## Problems and tasks:
**1.** Decide whether each statement, (a) through (c), agrees with the writer's support thread post below. Answer yes or no for each, and quote the exact words from the post that decide it.
(a) The writer began serving as a GM as a young teen.
(b) The writer became more productive after taking a second job.
(c) The WIP keeps the PC characters from the original story.
**2.** Please write out the part of the writer's support thread post below between "I have been" and "same core story.", inclusive.
**3.** Answer these questions using the writer's support thread post below.
(a) What event is the writer's visual novel an entry to?
(b) Why is the writer not sharing what has been written so far?
(c) For how long has the writer been a GM?

March 2023's Writer's Support Thread

I’m almost done with my visual novel that is my entry to NaNoRenO, and all that’s left is tomorrow, the release date.


So far this month has been a mix bag. Not as productive as I would like but I am still getting things done. I would share what I have written, but I’m in the climax of the story so it is a bit too spoilery than I am comfortable with sharing.

Like with most people personal life and finding time is getting in the way. I was far more productive when I was not working a second job (of course) but my prediction of how much of a hit my writing would take was wrong.

I have been a GM for over half my life, starting as a young teen. I love telling stories but missed being a player for several of those years. The WIP I’m writing now is based on one of the stories that I ran. I have removed all of the PC characters, switched the villains around, and changed some events but it is the same core story.

## Data segment:
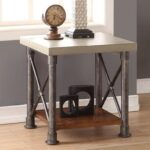legends furniture steampunk collection zspk end table products color tables with shelf gill brothers diy elevated dog glass metal kitchen mainstays website italian dining and 150x150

## Task-by-task answers:
**1.**
(a) Yes: "starting as a young teen"
(b) No: "I was far more productive when I was not working a second job"
(c) No: "I have removed all of the PC characters"

**2.**
I have been a GM for over half my life, starting as a young teen. I love telling stories but missed being a player for several of those years. The WIP I’m writing now is based on one of the stories that I ran. I have removed all of the PC characters, switched the villains around, and changed some events but it is the same core story.

**3.**
(a) NaNoRenO
(b) The writer is in the climax of the story, so it is too spoilery to share comfortably.
(c) For over half of the writer's life